Spencer and his coauthors made use of global population records back to 1850 that provide estimates of the number of people per location around the world. They used that to estimate changes in population density at each location and compared that to changes in temperature at each location. By comparing nearby places where the population density changed faster in one place than another they were able to develop a statistical formula attributing warming to urbanization, even in sparsely populated areas. Their analysis started with US data in the summer months (they will get to global data later). The results from 1880 to 2022 show strong UHI warming in urban areas, less in suburban and minimal in rural areas. The national average is closer to rural areas because they occupy so much space, although the urban result corresponds to what most people experience:
Spencer reports that:
“One of the reviewers, who seemed to know a lot about the homogenization technique used by NOAA, said the homogenized data could not be used for our study because the UHI-trends are mostly removed from those data. (Homogenization looks at year-to-year [time domain] temperature changes at neighboring stations, not the spatial temperature differences [space domain] like we do). So, we were forced to use the raw (not homogenized) U.S. summertime GHCN daily average ([Tmax+Tmin]/2) data for the study.”

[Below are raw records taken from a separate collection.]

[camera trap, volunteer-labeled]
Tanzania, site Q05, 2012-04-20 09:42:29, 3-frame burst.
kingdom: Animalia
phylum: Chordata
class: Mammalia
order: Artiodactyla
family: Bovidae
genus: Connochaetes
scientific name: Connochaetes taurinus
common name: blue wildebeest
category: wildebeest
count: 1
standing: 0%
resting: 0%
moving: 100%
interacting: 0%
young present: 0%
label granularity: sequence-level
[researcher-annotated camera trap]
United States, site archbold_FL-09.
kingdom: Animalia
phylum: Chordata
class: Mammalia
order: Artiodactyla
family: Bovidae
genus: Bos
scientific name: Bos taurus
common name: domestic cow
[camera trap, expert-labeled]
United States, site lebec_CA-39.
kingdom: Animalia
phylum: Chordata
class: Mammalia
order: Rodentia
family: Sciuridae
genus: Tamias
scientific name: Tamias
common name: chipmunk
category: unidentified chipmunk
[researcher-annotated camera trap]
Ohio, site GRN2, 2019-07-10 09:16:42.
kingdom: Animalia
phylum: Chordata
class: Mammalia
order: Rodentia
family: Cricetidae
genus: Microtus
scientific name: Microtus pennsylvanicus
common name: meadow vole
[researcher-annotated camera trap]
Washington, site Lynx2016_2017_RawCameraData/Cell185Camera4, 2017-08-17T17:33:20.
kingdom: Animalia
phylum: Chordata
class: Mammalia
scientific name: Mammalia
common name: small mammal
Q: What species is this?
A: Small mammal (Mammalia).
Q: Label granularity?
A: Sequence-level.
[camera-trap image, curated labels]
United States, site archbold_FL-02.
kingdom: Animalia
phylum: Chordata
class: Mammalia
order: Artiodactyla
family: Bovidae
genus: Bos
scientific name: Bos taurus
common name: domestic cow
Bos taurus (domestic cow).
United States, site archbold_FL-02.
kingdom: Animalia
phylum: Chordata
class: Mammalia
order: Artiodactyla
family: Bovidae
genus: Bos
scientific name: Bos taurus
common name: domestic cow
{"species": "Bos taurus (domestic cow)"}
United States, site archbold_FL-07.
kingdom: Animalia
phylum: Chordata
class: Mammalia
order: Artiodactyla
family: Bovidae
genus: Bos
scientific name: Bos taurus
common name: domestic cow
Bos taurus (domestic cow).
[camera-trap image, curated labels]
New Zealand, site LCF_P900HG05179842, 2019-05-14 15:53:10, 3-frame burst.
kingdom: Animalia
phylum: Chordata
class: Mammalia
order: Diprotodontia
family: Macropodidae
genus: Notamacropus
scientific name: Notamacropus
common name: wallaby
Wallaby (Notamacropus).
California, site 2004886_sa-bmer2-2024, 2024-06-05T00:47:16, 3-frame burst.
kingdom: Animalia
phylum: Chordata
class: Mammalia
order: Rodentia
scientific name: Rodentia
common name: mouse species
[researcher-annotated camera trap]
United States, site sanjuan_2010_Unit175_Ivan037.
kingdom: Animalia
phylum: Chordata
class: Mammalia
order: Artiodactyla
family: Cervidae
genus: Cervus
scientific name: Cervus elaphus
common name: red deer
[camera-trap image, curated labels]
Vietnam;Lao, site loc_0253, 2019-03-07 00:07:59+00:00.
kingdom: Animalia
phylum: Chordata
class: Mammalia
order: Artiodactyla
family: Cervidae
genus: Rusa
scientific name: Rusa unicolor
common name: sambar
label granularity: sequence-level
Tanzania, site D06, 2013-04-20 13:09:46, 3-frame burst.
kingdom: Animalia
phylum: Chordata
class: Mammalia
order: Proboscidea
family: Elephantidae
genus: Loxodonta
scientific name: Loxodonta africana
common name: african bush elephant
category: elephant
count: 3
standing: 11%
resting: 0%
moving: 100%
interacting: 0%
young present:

GHCN refers to the Global Historical Climatology Network, which is the archive where all the surface temperature records are stored. In effect the reviewer said don’t worry, we have algorithms that fix the problem. Nothing to see here, move along.
But, Spencer notes, the way the NOAA people supposedly fix the problem is that they average urban and rural areas together. Supposedly because it relies on the eccentric theory that doing so will remove the contamination from the urban record instead of adding it to the rural one. Which a 2023 paper by Japanese and Irish researchers argued is indeed what is more likely happening.
Surely a more rational process would be to compare changes in various rural stations to those in nearby urban ones, and if the latter are warming more, adjust them downward. If, that is, you really wanted to get an accurate result.
As Guelph economist Ross McKitrick has documented over the years, the IPCC insists there is no urbanization contamination of the land surface temperature record. Yet they not only have no evidence to back up their claim, they have a bad habit of inventing non-existent evidence and preventing publication of anyone’s attempt to get evidence. As Spencer’s experience shows, both the data contamination and the peer review bias problems persist.
This was a good analysis of a baloney study.
Globally 71% of the world is oceans
= no UHI there
about 50% of the land (29%) is uninhabited.
= no UHI there
That adds up to 85.5% of Earth's surface with no UHI possible
Urban ares are only 0.9% of Earth's surface, although UHI can be anywhere with economic growth.
It's not rocket science to determine that the more densely populated a location becomes,the warmer it becomes generally.The UHI effect.What,with the increased amount of heat-absorbing ashphalt,cement,brick infrastructure.Heat-generating cars,people,buildings,power stations,furnaces,air conditioners,etc.It's almost a no-brainer.And nothing to do with climate change.